Last fall, the Boston Red Sox and Tampa Bay Rays were two of the best teams in the majors; the Red Sox wound up with the very best record, and won the World Series.

This spring, the Red Sox and Rays were again supposed to be two of the best teams in the majors. And I’m not talking about some blind bandwagoneering; all the objective analytical methodologies said the same thing.

Last month, the Red Sox lost 10 straight games. Now they’ve got the third-worst record in the American League. Last night, the Rays lost their 10th straight game. Now they’ve got the worst record in the major leagues.

For a moment, let’s leave aside exactly how all these things that weren’t supposed to happen have, in point of painful fact, happened. Now it’s all history, and there’s nothing to be done about it. Let’s instead think about what’s next, because that’s what the men who run these teams must be thinking about. As opposed to, say, what happens in the near future ...

I agree that the Rays have 2 much talent 2 play this poorly all season. Evan Longoria and Ben Zobrist will hit better, and someday Wil Myers will return to the lineup and reëstablish himself as a fine hitter. The clutch stats will come around some, too. Jake Odorizzi might figure out the majors, and Matt Moore will someday recover from his Tommy John surgery.

◆ **Available data**
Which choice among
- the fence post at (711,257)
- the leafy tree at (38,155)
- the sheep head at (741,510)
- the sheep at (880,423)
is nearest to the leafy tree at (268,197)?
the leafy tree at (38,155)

◆ **What you should do**
Write the next part of the piece on the Red Sox and Rays, starting right after its final sentence. The items come from a separate source.

◆ **Result for this exercise**
But all these things are in the future. Some (Longoria and Zobrist) in the near future, some in the relatively distant future. Either way, the future’s just not soon enough.

Even in this strange season, it’s going to take at least 88 wins to reach the postseason. Probably a few more than 88, but we’re trying to foster hope and faith. After losing their 10th straight, the Rays are 23-38. To win 88, the Rays would have to win at a .644 clip the rest of the way. So far this season, only three teams have won even 60 percent of their games: the Blue Jays (.607), Athletics (.617) and the incredible Giants (.650).

Even considering our preseason optimism, can we really take seriously the notion that the Rays, without Myers and Moore, are a .644 club over the next four months?

Hey, that’s probably just as likely as the Rays being a .377 club over these last two months. Which is to say, not very likely at all.

So what’s next? You can’t blame Joe Maddon for pushing and you can’t blame Rays fans for hoping, but you also can’t expect the front office to think about playing baseball this October.

The good news is the Rays have a fair number of desirable players. James Loney, Ben Zobrist, Yunel Escobar, Matthew Joyce, and David DeJesus are all past their physical primes and draw reasonably small salaries while playing at least reasonably well.

The bad news is the Rays don’t have any hitters waiting in the wings. Their top prospect, shortstop Hak-Ju Lee, is struggling terribly in the minors this season. They do have some other interesting hitters, but none profile as Rookie of the Year candidates in the next two or three years. Hitting-wise, the well is practically dry. And the same is true on the pitching side, as the Rays’ top pitching prospect is currently rehabbing from Tommy John surgery and has to serve a 50-game suspension for drugs.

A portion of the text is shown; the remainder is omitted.